Semantic analysis happens at this stage. This involves traversing through the AST and performing different transformations. At this stage, the AST becomes HIR, High-Level Intermediate Representation. This is basically the same as the AST, so we don’t need to worry about the detail too much. Many tasks are done here, including but not limited to:
- Name resolution - checking whether identifiers are variables, functions or modules.
- Finding the
mainmethod as this is the entry point for the program
- Type checking - determining the resultant type of expressions
- Checking the rules associated with static, constant and private types are obeyed
- Match checking - Rust’s pattern matching rules are enforced here
- Dead code checking - emits warnings if unreachable code is detected
These steps are not optimisations as such, more implementations of language features.
Afterwards, the HIR is translated to MIR, Mid-Level Intermediate Representation3. This breaks up the large step between a fairly high level, abstract representation and the final low level representation.

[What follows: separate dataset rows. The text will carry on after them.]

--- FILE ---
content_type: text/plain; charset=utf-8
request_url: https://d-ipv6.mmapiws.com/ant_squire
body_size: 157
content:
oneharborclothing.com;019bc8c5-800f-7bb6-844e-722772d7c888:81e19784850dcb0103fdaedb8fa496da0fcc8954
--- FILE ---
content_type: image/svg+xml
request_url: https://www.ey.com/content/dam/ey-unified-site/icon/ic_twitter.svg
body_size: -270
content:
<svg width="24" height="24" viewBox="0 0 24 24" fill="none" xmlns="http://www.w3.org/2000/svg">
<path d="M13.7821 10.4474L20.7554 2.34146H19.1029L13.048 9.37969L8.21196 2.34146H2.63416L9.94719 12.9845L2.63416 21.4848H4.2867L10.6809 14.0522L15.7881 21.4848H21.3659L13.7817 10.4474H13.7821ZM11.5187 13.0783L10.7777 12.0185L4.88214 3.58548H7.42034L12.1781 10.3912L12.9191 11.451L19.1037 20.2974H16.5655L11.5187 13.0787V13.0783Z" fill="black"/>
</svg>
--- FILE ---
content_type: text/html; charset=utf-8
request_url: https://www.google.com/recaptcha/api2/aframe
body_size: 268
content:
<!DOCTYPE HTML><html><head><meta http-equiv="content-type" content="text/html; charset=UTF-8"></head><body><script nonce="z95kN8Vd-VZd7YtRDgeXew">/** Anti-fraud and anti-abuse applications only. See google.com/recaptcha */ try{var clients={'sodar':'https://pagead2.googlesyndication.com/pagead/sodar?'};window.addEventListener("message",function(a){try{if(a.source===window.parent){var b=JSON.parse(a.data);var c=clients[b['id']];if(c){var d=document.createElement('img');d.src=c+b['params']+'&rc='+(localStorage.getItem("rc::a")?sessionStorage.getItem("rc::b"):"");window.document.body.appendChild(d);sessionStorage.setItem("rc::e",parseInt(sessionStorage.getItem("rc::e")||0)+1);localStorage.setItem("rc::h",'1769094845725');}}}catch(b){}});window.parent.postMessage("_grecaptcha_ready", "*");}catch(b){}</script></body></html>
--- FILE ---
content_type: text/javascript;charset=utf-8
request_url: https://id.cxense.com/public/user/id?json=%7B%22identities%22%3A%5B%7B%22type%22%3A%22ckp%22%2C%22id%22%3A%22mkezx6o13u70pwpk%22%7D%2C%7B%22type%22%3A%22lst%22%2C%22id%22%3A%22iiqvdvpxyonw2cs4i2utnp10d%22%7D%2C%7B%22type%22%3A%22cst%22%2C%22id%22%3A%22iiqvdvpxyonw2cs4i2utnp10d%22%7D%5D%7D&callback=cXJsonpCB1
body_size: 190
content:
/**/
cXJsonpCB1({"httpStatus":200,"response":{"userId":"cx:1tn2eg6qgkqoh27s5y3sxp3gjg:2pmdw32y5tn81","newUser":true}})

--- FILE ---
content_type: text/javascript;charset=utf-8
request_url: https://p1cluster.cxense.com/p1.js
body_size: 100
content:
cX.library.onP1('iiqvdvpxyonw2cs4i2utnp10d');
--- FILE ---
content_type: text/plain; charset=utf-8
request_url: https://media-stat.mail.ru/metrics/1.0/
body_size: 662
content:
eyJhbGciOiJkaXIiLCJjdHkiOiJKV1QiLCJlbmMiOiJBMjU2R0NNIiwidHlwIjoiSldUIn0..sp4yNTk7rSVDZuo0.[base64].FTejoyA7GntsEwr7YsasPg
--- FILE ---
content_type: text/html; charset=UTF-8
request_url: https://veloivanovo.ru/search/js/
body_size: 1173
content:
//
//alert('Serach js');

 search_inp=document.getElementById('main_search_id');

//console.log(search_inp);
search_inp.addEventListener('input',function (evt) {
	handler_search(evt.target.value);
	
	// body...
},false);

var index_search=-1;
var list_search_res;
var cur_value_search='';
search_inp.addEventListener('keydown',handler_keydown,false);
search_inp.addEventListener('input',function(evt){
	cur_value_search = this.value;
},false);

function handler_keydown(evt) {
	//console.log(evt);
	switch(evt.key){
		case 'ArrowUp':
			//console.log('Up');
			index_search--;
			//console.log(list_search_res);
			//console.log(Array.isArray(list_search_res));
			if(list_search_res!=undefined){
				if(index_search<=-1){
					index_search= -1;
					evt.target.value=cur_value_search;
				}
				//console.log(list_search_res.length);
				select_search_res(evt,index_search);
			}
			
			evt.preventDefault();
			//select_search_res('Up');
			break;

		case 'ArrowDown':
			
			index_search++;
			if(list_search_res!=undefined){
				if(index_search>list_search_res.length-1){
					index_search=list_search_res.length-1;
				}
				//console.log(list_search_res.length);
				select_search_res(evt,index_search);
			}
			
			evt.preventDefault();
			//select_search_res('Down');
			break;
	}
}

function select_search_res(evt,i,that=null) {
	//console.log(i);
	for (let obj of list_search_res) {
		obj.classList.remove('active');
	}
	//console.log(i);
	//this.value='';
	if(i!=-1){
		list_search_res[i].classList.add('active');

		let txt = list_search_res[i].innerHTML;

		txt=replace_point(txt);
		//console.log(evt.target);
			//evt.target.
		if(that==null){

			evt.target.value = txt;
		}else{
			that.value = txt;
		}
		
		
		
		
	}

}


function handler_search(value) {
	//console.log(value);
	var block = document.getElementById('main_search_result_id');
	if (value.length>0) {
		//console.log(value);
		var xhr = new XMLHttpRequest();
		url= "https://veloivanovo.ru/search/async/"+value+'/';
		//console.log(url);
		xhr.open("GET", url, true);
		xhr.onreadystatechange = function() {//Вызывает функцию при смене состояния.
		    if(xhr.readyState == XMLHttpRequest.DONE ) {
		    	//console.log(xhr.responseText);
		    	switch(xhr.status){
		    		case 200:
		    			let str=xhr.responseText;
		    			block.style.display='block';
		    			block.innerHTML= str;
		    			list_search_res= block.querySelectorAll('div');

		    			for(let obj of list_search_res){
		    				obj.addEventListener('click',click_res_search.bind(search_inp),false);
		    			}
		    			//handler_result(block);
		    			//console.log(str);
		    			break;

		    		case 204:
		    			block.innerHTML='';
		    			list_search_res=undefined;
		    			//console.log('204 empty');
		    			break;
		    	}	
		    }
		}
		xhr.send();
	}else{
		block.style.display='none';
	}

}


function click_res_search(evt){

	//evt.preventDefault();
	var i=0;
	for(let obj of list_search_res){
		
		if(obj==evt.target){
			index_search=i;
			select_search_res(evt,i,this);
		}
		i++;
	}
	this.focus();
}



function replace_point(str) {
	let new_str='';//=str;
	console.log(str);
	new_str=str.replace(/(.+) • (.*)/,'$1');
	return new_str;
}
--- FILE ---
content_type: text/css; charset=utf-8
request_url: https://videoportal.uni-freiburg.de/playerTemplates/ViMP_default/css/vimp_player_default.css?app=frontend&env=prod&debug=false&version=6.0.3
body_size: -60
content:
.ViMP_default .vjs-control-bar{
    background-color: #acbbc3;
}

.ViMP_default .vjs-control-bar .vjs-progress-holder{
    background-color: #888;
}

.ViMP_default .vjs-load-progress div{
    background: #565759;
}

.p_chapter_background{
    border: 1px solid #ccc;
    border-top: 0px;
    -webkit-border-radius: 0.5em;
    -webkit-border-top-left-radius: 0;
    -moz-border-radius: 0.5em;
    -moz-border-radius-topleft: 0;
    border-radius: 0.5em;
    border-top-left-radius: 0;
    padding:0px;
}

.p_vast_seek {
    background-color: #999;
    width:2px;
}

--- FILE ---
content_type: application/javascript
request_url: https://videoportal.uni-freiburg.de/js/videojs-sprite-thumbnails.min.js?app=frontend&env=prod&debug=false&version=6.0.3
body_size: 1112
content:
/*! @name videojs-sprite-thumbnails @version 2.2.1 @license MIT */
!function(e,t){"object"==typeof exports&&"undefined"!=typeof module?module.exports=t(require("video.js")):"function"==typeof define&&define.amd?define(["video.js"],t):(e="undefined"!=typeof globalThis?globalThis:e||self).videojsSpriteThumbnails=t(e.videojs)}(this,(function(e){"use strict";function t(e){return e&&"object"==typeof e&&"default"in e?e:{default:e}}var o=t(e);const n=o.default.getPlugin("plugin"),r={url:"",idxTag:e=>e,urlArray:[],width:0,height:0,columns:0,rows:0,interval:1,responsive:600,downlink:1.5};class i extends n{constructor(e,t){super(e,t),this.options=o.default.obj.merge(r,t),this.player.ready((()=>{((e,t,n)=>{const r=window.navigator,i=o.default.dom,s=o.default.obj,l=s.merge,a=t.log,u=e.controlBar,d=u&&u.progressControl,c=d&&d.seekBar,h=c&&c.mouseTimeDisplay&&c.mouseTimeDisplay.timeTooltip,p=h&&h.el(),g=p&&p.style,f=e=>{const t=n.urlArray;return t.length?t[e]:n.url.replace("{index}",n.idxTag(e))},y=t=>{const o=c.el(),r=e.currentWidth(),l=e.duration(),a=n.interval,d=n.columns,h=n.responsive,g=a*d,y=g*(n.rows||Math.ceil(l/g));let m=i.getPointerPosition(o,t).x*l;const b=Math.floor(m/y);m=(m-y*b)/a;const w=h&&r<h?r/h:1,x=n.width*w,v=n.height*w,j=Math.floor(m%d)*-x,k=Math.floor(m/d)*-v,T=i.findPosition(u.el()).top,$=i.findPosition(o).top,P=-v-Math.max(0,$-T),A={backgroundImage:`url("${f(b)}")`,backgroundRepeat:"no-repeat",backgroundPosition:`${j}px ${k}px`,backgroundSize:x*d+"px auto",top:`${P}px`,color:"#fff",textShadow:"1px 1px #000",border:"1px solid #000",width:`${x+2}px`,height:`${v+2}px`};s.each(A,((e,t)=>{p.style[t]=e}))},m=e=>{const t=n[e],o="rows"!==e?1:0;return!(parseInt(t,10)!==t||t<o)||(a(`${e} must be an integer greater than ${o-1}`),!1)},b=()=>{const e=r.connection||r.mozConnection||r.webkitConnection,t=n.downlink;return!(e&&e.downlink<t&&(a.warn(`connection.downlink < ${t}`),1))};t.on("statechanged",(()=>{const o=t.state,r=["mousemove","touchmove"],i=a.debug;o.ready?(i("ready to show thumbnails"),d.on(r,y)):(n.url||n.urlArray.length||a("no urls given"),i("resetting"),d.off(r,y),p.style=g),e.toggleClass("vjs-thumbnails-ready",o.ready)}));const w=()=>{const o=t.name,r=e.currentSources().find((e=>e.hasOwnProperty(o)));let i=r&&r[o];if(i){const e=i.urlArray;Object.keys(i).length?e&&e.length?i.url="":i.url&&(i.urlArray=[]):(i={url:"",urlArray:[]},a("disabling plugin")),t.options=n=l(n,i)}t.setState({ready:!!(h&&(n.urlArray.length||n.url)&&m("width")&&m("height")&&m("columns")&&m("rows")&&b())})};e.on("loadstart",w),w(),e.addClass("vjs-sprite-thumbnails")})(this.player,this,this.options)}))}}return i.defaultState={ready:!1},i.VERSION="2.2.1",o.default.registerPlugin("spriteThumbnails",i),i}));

For example, all control flow, loops and matches are represented using
goto like statements. Borrow checking is done at this stage, making sure the rules are adhered to, and some optimisations are made before translating MIR into LLVM IR.
LLVM is a set of tools used to help write compilers. For now we just need to know that it takes a low level intermediate representation of the source code as an input and generates bytecode for the specified platform.
The first job is to translate Rust’s crates to LLVM’s modules. "Crates" and "Modules" are similar concepts, it’s just the technicalities of representation that need to be translated.
After this step, LLVM runs its own optimisation passes. These ensure that the output program is as efficient as possible. Rust has many implementations of its own optimisations that LLVM could run, but are known to be slow. For all its efficiency, compile times with LLVM are frequently quite slow.
Once the IR has been optimized, code generation happens. LLVM either writes object files or assembly in the specified output format to disk.
If object files were emitted (eg. if we are building a native library or our project contains multiple files) the final step is to link these files. This is done by calling the platform’s c compiler (eg. cc) and uses it to link the object files into an executable.
I would like to use LLVM in my compiler, as it a well used system that will make code generation much more straightforward.